Scientific classification
- Kingdom: Animalia
- Phylum: Chordata
- Class: Chondrichthyes
- Subclass: Elasmobranchii
- Division: Selachii
- Order: Carcharhiniformes
- Family: Sphyrnidae
- Genus: Sphyrna
- Species: S. gilberti
- Binomial name: Sphyrna gilberti Quattro, Driggers, Grady, Ulrich & M. A. Roberts, 2013

= Carolina hammerhead =

- Genus: Sphyrna
- Species: gilberti
- Authority: Quattro, Driggers, Grady, Ulrich & M. A. Roberts, 2013
- Conservation status: DD

Species of shark

The Carolina hammerhead (Sphyrna gilberti) is a species of hammerhead shark, and part of the family Sphyrnidae, found in the western Atlantic Ocean. Their pupping grounds are in nearshore waters off the southeastern U.S. with the highest concentrations found in Bulls Bay, South Carolina. The Carolina hammerhead has also been found in nearshore waters off of Brazil. It was formally described in 2013.

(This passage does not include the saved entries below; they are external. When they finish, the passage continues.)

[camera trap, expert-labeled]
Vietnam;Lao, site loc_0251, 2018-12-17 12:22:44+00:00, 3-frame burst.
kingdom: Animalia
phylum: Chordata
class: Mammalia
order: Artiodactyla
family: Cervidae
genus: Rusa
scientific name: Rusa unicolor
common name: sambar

Little is known about the habits of the species. It is a sister species to S. lewini. Having been described in 2013, this species has been a relatively new addition to the hammerhead shark genus. The species possesses a major genetic difference from their cousins. The most notable differences are the lower vertebral number and a lighter outer tone. The Carolina hammerhead is named in honor of Carter Gilbert, who unknowingly recorded the first known specimen of the shark off Charleston, South Carolina, in 1967. Dr. Gilbert, who was the curator of the Florida Museum of Natural History from 1961 to 1998, caught what he believed was an anomalous scalloped hammerhead shark with ten fewer vertebrae than a typical scalloped hammerhead. It was not confirmed to be a different species altogether until Quattro's discovery in 2013.
The general diet of the Carolina hammerheads consists of bony fishes and cephalopods such as squids, octopuses, and cuttlefishes. They also feed on shrimps, lobsters, crabs, and other smaller sharks and rays.